- [Work task]:
Copy every entry exactly.

◆ ◆ ◆

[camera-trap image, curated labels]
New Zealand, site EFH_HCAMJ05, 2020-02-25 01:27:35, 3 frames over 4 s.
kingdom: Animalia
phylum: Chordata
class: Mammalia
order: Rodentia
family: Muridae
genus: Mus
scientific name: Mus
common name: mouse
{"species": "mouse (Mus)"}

◆ ◆ ◆

- [Response box]:
[camera-trap image, curated labels]
New Zealand, site EFH_HCAMJ05, 2020-02-25 01:27:35, 3 frames over 4 s.
kingdom: Animalia
phylum: Chordata
class: Mammalia
order: Rodentia
family: Muridae
genus: Mus
scientific name: Mus
common name: mouse
{"species": "mouse (Mus)"}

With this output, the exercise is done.